Excerpted passage START

News
Jörg Immendorff, 61, Painter With Provocative Themes, Dies
The New York Times
Roberta Smith
31 May 2007

Jörg Immendorff, a German painter best known for crowded scenes depicting an acidic, often autobiographical comedy of art, politics and history, died on Monday at his home in Düsseldorf. He was 61. 

He died of complications from amyotrophic lateral sclerosis, or Lou Gehrig’s disease, according to Michael Werner, Mr. Immendorff’s dealer since 1969. His disease was diagnosed in 1998. 

Mr. Immendorff was one of the most versatile and provocative artists in postwar Germany, where they were not exactly in short supply. Like the artists Sigmar Polke, Markus Lüpertz, A. R. Penck and Anselm Kiefer, he was born during World War II and grew up shadowed by his country’s Nazi past, long postwar division and, for West Germany, booming economic recovery. He engaged this haunting German condition head-on. 

He was best known for his populous, elaborately theatrical “Cafe Deutschland” paintings. Begun in the late 1970s, these were part political cartoon, part history painting, part memoir. They lampooned the paradoxes of West German society by depicting disparate casts of characters in skewed cabaret settings. Their rubbery forms and figures might include the German eagle, Stalin or Hitler, as well as friends and other artists. These were the first works that Mr. Immendorff exhibited in New York in the early 1980s at the Sonnabend Gallery, then in SoHo. 

His generation became known as the Neo-Expressionists, but Mr. Immendorff’s work ranged from Fluxus performance to didactic Conceptual paintings to a deliberately infantile series of objects, paintings and performances that he named “Lidl,” after the noise made by a baby’s rattle. In one work he marched to and fro in front of the West German Parliament in Bonn with a wood block labeled “Lidl” tethered to his ankle and painted in the colors of the German flag. He was arrested for defaming the flag. 

Mr. Immendorff was born in Bleckede, in Lower Saxony. His parents divorced when he was young and his mother struggled for the means to send him to a strict boarding school. He disliked it and used his textbooks as drawing notebooks. 

In 1961 he had his first exhibition at the New Orleans Jazz Club in Bonn. Two years later, when the writer Stefan Andres bought three of his works, Mr. Immendorff left boarding school and entered the Düsseldorf Art Academy. There he studied for three terms with the theater designer Teo Otto, who had worked with Bertolt Brecht. 

After Otto threw him out of his class for refusing to let one of his paintings serve as stage-set decoration, Mr. Immendorff was accepted as a student by the charismatic sculptor Joseph Beuys. While at odds with Beuys’s mysticism, Mr. Immendorff was deeply affected by his belief that art could change society. Beuys’s rail-thin figure and distinctive profile and hat figured repeatedly in Mr. Immendorff’s work. But his time with Otto came in handy when he designed sets for the operas “Elektra” and “The Rake’s Progress.” The latter also inspired a series of paintings in which he cast himself as the rake. 

An easygoing man who became a friend of Gerhard Schröder, the German chancellor from 1998 to 2005, Mr. Immendorff had earlier owned a bar in the red-light district of Düsseldorf. In 2004 he received a suspended 11-month sentence and a fine after his arrest for possession of cocaine in a Düsseldorf hotel during an orgy with nine prostitutes. 

He taught widely and in 1996 received the Mexican Marco Prize, worth $250,000. His retrospective at the National Museum in Warsaw in 1998 was the first accorded a German artist by a Polish museum since the end of World War II. 

After his diagnosis of Lou Gehrig’s disease, Mr. Immendorff worked to raise consciousness about that illness and funds for research. 

He is survived by his wife, Oda, whom he married in 2000, and their daughter, Ida.

Excerpted passage END
Given data START

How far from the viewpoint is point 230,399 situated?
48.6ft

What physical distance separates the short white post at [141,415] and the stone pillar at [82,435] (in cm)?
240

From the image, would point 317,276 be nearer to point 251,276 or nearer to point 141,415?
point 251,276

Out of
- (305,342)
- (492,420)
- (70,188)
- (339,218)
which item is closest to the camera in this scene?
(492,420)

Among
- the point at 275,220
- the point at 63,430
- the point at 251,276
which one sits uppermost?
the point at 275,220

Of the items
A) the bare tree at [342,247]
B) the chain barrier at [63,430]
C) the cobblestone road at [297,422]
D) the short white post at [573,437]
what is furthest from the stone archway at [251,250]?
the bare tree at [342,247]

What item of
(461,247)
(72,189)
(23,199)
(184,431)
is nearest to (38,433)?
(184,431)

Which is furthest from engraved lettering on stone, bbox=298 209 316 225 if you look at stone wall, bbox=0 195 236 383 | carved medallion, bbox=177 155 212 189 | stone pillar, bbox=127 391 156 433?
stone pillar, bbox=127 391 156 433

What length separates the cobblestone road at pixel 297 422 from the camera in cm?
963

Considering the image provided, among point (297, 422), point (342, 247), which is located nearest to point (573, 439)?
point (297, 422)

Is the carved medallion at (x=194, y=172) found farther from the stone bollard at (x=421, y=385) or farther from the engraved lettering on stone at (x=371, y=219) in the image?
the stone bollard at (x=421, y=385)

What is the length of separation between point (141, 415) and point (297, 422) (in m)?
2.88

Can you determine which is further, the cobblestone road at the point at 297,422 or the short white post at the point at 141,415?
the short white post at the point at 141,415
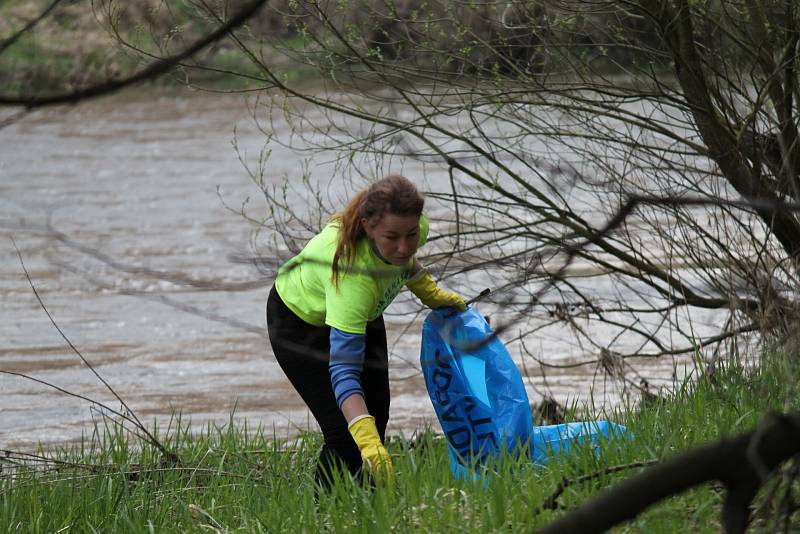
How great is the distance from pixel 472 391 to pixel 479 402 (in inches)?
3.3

Given data END
Given data START

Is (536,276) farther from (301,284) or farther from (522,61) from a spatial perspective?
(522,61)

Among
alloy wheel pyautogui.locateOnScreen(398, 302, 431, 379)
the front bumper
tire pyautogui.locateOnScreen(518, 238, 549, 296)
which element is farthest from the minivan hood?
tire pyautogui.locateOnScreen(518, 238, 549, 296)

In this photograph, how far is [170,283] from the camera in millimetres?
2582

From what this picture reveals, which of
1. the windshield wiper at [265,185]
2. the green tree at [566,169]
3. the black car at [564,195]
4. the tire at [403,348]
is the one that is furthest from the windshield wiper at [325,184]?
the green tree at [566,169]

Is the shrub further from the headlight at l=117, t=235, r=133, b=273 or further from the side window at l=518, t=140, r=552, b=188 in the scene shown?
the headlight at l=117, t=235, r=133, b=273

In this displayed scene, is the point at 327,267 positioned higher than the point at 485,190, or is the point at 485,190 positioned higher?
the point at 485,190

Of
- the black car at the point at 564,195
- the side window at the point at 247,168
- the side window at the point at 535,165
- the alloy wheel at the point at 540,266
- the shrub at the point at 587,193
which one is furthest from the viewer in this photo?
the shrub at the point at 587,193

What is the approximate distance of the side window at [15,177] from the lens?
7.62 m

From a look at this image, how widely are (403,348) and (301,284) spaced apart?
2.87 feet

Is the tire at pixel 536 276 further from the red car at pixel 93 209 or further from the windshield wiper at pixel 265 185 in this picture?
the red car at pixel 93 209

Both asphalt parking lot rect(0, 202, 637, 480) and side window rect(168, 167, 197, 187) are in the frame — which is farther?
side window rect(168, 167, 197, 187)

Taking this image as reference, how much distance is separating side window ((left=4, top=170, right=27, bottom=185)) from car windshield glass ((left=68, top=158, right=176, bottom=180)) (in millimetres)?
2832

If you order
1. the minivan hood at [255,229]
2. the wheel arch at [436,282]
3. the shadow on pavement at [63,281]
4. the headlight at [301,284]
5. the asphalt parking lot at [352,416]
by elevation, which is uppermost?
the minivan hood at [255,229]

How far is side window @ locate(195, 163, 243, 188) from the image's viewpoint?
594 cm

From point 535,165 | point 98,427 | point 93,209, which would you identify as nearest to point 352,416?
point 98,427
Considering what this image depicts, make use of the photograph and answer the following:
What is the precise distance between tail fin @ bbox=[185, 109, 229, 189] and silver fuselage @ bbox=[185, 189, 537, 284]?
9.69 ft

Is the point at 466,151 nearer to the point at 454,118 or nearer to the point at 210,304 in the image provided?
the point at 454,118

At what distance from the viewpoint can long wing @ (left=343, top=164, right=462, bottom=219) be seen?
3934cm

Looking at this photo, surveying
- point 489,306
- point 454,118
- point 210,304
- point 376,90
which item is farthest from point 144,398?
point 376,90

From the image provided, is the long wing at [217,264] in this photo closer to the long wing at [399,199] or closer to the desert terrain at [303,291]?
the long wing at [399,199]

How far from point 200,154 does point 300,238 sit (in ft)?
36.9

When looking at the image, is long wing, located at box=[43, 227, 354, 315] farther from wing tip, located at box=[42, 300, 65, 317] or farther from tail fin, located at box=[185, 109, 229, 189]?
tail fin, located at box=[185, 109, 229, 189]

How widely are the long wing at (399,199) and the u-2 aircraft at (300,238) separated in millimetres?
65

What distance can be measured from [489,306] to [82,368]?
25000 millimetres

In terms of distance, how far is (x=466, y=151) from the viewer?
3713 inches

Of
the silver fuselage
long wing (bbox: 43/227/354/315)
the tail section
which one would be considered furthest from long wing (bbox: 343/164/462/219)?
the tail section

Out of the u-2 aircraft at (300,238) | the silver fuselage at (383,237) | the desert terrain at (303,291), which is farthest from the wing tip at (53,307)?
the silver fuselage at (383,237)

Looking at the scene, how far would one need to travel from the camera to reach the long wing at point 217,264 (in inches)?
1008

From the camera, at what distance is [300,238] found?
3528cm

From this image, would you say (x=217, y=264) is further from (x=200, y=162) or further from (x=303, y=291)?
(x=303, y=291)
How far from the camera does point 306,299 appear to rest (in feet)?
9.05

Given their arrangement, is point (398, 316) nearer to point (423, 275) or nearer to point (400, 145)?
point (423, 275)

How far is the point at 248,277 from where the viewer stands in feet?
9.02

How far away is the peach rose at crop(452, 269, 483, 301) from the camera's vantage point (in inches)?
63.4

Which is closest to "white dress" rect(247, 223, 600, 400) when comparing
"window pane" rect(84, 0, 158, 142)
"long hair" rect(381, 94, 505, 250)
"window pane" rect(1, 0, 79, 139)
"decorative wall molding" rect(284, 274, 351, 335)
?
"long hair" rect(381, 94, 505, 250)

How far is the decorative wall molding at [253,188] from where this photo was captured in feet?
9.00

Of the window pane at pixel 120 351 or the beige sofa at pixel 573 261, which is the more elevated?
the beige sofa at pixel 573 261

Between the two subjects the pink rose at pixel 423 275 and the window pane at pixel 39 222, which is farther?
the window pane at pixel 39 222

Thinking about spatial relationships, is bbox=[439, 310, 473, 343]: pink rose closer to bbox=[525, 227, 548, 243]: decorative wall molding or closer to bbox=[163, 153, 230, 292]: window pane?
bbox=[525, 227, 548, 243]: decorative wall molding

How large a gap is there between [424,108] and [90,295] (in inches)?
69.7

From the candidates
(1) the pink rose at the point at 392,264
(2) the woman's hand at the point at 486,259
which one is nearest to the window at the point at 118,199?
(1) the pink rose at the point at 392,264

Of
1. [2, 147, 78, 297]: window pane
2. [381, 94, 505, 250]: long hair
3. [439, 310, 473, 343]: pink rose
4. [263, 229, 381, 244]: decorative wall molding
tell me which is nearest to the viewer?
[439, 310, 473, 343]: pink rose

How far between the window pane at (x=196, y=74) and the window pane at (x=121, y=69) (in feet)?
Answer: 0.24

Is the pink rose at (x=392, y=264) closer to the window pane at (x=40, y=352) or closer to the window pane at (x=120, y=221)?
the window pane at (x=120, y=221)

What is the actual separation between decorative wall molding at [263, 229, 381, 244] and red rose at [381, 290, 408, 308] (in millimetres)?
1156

Given data END
Given data START

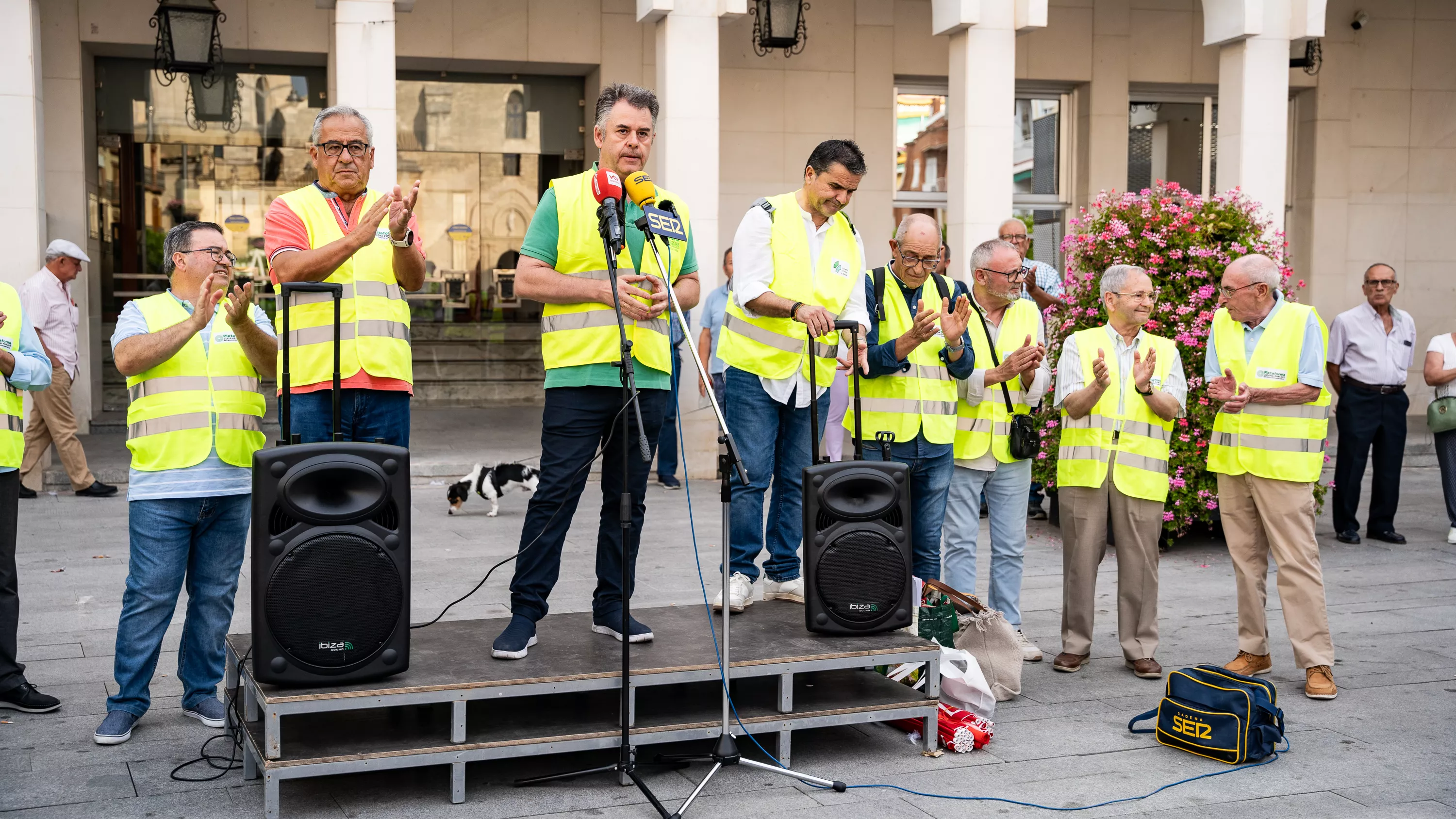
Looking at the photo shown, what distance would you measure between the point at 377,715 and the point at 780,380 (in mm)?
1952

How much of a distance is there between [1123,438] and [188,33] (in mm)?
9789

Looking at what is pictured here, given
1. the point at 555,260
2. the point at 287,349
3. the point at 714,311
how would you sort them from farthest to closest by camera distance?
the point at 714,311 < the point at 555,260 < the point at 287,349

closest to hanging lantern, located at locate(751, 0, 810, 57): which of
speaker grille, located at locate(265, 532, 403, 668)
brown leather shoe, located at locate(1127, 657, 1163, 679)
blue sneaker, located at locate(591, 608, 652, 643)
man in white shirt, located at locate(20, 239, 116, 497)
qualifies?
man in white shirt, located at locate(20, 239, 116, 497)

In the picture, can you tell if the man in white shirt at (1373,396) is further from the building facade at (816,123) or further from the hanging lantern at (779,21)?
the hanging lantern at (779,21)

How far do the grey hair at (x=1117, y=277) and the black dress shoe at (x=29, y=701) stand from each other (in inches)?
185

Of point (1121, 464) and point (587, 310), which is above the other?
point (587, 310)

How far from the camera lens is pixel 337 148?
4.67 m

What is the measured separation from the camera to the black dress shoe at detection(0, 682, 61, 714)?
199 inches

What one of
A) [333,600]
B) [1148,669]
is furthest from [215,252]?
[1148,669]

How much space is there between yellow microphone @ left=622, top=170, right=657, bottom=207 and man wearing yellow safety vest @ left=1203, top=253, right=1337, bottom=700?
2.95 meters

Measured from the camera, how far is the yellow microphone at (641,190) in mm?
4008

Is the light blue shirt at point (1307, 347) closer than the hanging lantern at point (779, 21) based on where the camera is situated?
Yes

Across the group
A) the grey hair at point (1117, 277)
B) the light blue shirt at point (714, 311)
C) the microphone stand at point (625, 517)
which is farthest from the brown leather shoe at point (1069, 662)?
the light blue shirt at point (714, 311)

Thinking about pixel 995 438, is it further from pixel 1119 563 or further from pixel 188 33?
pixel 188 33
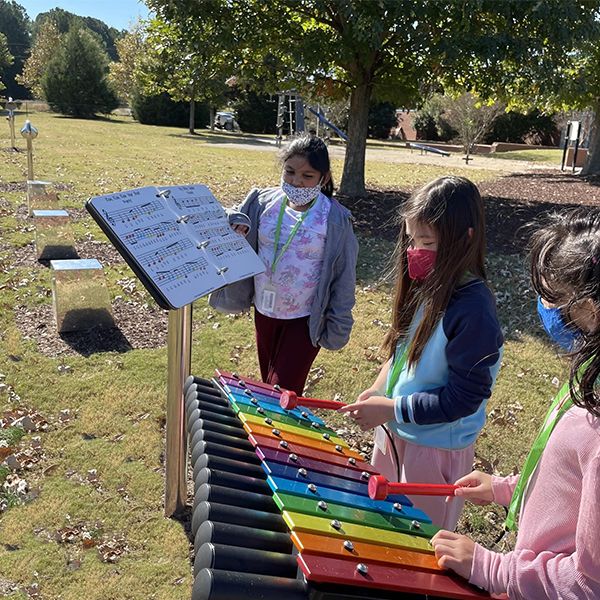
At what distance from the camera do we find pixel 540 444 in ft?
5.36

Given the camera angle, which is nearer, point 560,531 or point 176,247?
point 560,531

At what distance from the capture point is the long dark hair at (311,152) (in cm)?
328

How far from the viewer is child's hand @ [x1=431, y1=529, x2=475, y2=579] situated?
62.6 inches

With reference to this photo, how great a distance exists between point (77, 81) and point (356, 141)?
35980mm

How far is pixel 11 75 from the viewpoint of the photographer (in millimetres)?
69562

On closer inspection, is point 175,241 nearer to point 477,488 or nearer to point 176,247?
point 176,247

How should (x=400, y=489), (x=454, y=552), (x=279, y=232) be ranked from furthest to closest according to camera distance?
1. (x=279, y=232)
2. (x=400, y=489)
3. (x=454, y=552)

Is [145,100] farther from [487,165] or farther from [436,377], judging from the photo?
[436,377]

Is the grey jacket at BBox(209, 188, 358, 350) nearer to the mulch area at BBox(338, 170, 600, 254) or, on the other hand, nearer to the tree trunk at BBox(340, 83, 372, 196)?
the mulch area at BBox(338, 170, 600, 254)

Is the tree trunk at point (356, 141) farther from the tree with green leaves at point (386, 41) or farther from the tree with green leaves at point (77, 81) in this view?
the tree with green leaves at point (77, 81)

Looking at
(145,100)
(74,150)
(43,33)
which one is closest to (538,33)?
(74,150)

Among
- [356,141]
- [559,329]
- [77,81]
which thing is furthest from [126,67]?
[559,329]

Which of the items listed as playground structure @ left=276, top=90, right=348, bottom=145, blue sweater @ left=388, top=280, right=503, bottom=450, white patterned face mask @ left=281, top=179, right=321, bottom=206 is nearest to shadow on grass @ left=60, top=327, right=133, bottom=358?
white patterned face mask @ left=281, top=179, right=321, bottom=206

Given data END

__Task instructions__.
1. In the Immendorff obituary, where did he have his first exhibition in 1961?
2. Type out the stretch of the Immendorff obituary from "An easygoing man" through "their daughter, Ida.".

__Answers to each task__.
1. At the New Orleans Jazz Club in Bonn.

2.
An easygoing man who became a friend of Gerhard Schröder, the German chancellor from 1998 to 2005, Mr. Immendorff had earlier owned a bar in the red-light district of Düsseldorf. In 2004 he received a suspended 11-month sentence and a fine after his arrest for possession of cocaine in a Düsseldorf hotel during an orgy with nine prostitutes. 

He taught widely and in 1996 received the Mexican Marco Prize, worth $250,000. His retrospective at the National Museum in Warsaw in 1998 was the first accorded a German artist by a Polish museum since the end of World War II. 

After his diagnosis of Lou Gehrig’s disease, Mr. Immendorff worked to raise consciousness about that illness and funds for research. 

He is survived by his wife, Oda, whom he married in 2000, and their daughter, Ida.